>> begin

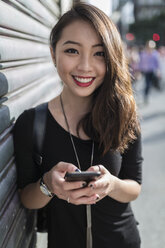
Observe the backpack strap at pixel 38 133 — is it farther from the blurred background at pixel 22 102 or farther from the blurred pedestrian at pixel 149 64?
the blurred pedestrian at pixel 149 64

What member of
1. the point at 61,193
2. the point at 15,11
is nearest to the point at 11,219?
the point at 61,193

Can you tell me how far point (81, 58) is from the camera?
5.14 feet

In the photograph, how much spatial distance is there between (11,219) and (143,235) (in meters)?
2.06

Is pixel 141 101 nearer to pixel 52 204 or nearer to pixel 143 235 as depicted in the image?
pixel 143 235

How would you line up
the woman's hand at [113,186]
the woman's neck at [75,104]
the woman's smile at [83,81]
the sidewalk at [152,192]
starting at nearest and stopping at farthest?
the woman's hand at [113,186] → the woman's smile at [83,81] → the woman's neck at [75,104] → the sidewalk at [152,192]

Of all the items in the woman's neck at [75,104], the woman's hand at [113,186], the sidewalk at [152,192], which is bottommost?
the sidewalk at [152,192]

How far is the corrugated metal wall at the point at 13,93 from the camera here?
150 cm

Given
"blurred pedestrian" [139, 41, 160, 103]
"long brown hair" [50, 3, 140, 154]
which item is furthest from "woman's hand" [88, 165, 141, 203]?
"blurred pedestrian" [139, 41, 160, 103]

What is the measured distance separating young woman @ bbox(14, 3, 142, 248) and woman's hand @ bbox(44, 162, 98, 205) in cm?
17

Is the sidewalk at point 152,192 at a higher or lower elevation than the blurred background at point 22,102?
lower

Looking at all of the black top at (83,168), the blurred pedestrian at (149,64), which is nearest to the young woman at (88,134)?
the black top at (83,168)

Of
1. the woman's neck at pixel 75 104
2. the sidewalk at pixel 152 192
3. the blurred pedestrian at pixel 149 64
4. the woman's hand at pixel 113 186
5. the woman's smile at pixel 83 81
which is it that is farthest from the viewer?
the blurred pedestrian at pixel 149 64

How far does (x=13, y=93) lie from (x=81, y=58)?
0.47m

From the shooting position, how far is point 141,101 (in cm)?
1064
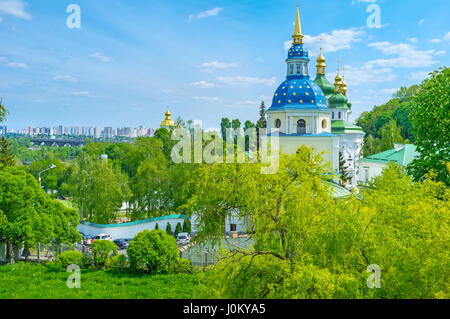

>> end

Work to be completed
Change "corrugated metal wall" to "corrugated steel wall" everywhere it appears in the records above and write out all the records again with nothing else changed. Leave the pictures out.

Result below
Observe the backpack strap at pixel 38 133 — is it farther from the blurred background at pixel 22 102 or farther from the blurred pedestrian at pixel 149 64?
the blurred pedestrian at pixel 149 64

What member of
1. the point at 61,193
2. the point at 15,11
is nearest to the point at 11,219?
the point at 61,193

Can you tell me how far point (81, 58) is from the camera?
5.14 feet

In the photograph, how much spatial distance is there between (11,219) and (143,235) (in meters)?
2.06

Is pixel 141 101 nearer to pixel 52 204 or nearer to pixel 143 235 as depicted in the image?
pixel 143 235

How would you line up
the woman's hand at [113,186]
the woman's neck at [75,104]
the woman's smile at [83,81]
the sidewalk at [152,192]
starting at nearest and stopping at farthest?
the woman's hand at [113,186] → the woman's smile at [83,81] → the woman's neck at [75,104] → the sidewalk at [152,192]

Of all the items in the woman's neck at [75,104], the woman's hand at [113,186], the sidewalk at [152,192], which is bottommost?
the sidewalk at [152,192]

How far is the corrugated steel wall at the point at 13,93 from the camera here?
150 cm

Given
"blurred pedestrian" [139, 41, 160, 103]
"long brown hair" [50, 3, 140, 154]
which item is furthest from "woman's hand" [88, 165, 141, 203]?
"blurred pedestrian" [139, 41, 160, 103]

What is the measured distance separating young woman @ bbox(14, 3, 142, 248) and woman's hand @ bbox(44, 162, 98, 205) in cm?
17

Is the sidewalk at point 152,192 at a higher or lower elevation than the blurred background at point 22,102?
lower

Looking at all of the black top at (83,168), the blurred pedestrian at (149,64), which is nearest to the young woman at (88,134)?
the black top at (83,168)

Of
1. the woman's neck at pixel 75 104
2. the sidewalk at pixel 152 192
3. the blurred pedestrian at pixel 149 64
4. the woman's hand at pixel 113 186
5. the woman's smile at pixel 83 81
which is it that is farthest from the viewer?
the blurred pedestrian at pixel 149 64

How far does (x=13, y=93) lie from (x=81, y=58)?
0.47m

From the shooting position, how far is point 141,101 (in cm)?
1064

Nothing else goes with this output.